In fact, 32% of respondents to InvestmentNews’ 2011 RIA Technology Survey said that they are using cloud computing.

MANY BENEFITS

Cloud computing allows advisers to access many familiar desktop applications over the Internet.

Advisers who use cloud-based services save the time, effort and expense of maintaining local servers, thereby allowing them to spend more time with clients.

Indeed, 44% of the advisers who use the cloud said their top reason is that it makes technology management easier, according to the survey.

But the cloud is far from heaven sent.

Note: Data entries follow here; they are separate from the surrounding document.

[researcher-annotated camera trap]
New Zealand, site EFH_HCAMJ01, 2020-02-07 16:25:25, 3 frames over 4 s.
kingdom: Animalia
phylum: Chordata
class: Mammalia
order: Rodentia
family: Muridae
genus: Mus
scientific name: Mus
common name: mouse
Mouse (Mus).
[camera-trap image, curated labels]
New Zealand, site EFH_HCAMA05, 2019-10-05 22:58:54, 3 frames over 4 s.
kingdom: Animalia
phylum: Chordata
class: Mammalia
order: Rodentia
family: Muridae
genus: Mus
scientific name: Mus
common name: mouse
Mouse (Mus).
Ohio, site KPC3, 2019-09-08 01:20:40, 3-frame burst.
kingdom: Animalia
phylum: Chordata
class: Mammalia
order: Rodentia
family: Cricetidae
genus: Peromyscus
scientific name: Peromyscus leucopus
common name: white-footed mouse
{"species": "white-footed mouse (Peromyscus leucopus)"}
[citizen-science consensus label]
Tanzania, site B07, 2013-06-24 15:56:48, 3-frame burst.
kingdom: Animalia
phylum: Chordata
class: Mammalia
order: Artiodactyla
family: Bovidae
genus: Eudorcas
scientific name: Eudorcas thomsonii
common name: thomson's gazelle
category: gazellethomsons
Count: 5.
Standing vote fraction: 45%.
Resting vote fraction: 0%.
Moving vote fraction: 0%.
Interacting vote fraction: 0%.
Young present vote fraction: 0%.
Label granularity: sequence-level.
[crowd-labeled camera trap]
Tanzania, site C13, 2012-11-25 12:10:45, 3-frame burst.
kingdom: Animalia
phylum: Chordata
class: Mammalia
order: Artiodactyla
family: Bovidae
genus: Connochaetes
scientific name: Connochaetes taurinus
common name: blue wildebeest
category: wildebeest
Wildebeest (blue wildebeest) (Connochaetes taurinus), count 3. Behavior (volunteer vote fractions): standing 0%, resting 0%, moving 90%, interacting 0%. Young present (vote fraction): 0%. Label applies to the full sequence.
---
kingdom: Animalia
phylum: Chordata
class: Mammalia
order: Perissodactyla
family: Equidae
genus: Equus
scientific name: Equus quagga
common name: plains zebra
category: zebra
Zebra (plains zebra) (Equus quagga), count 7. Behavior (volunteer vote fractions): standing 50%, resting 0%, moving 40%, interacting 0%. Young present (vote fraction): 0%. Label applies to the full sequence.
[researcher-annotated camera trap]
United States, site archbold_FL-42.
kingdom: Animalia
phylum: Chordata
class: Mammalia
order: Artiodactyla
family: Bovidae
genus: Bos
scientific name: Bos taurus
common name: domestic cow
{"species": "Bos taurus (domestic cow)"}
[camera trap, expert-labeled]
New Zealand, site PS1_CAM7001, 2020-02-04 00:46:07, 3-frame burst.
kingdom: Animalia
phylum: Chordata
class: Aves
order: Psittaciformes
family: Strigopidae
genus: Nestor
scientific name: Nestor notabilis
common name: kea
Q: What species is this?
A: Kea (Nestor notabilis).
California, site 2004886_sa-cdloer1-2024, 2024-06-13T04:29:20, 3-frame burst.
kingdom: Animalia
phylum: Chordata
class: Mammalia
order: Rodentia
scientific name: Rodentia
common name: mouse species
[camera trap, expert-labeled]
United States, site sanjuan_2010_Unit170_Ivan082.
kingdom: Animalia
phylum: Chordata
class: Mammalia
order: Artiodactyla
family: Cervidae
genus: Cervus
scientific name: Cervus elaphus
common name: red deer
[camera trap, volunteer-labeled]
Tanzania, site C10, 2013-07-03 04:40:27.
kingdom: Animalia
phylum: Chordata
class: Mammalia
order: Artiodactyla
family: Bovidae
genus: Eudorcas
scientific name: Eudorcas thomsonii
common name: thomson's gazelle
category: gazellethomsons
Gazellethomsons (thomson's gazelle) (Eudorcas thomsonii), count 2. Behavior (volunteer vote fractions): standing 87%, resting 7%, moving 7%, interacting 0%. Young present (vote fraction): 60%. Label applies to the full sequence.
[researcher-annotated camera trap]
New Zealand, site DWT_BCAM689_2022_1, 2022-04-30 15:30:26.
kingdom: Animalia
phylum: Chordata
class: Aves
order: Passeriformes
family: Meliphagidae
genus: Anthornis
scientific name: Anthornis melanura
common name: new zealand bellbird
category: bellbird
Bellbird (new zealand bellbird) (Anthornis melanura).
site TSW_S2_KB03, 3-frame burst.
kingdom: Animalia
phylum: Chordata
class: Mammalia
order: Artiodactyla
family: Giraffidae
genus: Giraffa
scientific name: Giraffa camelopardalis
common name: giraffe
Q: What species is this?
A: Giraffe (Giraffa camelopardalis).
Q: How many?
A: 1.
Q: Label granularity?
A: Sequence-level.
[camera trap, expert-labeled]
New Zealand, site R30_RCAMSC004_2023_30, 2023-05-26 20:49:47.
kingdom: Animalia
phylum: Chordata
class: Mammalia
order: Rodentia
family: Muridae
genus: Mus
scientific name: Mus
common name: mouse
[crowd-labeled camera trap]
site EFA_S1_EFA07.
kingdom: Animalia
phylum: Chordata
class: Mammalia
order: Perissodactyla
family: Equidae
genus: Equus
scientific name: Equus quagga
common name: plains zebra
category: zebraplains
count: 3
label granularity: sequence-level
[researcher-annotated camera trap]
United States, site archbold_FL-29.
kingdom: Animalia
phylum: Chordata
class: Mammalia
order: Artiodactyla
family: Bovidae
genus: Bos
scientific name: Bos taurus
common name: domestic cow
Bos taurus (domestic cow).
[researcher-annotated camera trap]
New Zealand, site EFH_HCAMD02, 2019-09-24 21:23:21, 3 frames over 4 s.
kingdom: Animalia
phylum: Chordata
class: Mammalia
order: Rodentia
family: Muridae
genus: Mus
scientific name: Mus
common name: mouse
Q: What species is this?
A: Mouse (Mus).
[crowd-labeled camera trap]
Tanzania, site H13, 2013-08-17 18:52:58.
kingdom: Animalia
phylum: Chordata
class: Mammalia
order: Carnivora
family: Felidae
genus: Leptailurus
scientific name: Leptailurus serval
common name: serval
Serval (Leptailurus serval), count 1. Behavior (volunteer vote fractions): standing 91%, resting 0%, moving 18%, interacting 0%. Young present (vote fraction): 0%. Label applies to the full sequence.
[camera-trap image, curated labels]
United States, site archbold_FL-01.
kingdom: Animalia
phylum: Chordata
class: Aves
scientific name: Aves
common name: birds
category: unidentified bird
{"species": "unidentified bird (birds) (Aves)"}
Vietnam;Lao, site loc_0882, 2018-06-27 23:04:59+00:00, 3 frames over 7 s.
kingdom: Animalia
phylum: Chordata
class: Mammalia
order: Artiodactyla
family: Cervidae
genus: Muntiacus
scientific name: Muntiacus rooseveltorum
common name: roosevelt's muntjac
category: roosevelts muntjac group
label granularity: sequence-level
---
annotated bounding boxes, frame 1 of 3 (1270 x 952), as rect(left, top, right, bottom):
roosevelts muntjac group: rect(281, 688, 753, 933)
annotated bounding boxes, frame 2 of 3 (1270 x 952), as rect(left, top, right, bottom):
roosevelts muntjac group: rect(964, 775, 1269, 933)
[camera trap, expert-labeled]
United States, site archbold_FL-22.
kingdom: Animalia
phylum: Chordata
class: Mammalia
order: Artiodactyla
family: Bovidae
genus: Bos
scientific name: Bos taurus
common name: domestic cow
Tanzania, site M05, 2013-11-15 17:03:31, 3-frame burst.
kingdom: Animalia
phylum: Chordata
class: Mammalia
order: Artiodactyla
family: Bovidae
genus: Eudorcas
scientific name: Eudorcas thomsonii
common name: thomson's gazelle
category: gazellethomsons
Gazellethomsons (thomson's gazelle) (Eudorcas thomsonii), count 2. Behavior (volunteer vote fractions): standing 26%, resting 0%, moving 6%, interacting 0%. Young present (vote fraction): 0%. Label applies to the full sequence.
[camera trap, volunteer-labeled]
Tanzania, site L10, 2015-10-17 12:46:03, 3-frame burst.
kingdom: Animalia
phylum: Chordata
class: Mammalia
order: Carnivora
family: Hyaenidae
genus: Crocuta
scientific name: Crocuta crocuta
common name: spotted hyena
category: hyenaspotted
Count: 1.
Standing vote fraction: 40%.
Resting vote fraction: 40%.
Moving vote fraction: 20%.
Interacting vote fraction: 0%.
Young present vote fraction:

As the recent events involving Amazon and Sony demonstrate, cloud-based technology is vulnerable to malfunctions and to cyberattacks.

Although providers of cloud-based services are making it easy for financial planners, investment advisers and brokerage firms to shift sensitive client data to the cloud, advisers must not be lulled into thinking that data are safe and secure simply because they no longer reside in their offices.

Nor should they feel totally secure because no large financial services provider, so far, has reported a massive data loss due to vulnerabilities with the cloud.

The truth is that if companies as big and as technologically savvy as Amazon and Sony can experience problems with the cloud, so, too, can major banks, brokerage firms, mutual fund companies and advisers.

Data stored in the cloud should be encrypted and afforded the same level of backup protection as data stored elsewhere.

Advisers also must hold cloud-based vendors’ feet to the fire when it comes to the security of data. That means that they should require them to submit to routine security audits and penetration testing.

They should, at a minimum, require vendors to complete a Statement on Auditing Standards No. 70 audit and to receive a service auditor’s Type II report. The SAS 70 Type II report is a widely recognized auditing standard developed by the American Institute of Certified Public Accountants. It confirms that an independent third party has verified that a vendor’s policies and procedures are appropriately designed, with the proper controls in place, and functioning as designed.

Vendors that refuse to comply with these requirements shouldn’t be used under any circumstance.

For better or worse, the Internet represents a new battleground. That was made clear last week when the Pentagon said that it wouldn’t rule out a military response to a cyberattack.

Financial planners, investment advisers and brokerage firms must do everything they can to protect their systems, and their clients’ portfolios and personal information, from cyberterrorism, especially now that the cloud is on the horizon.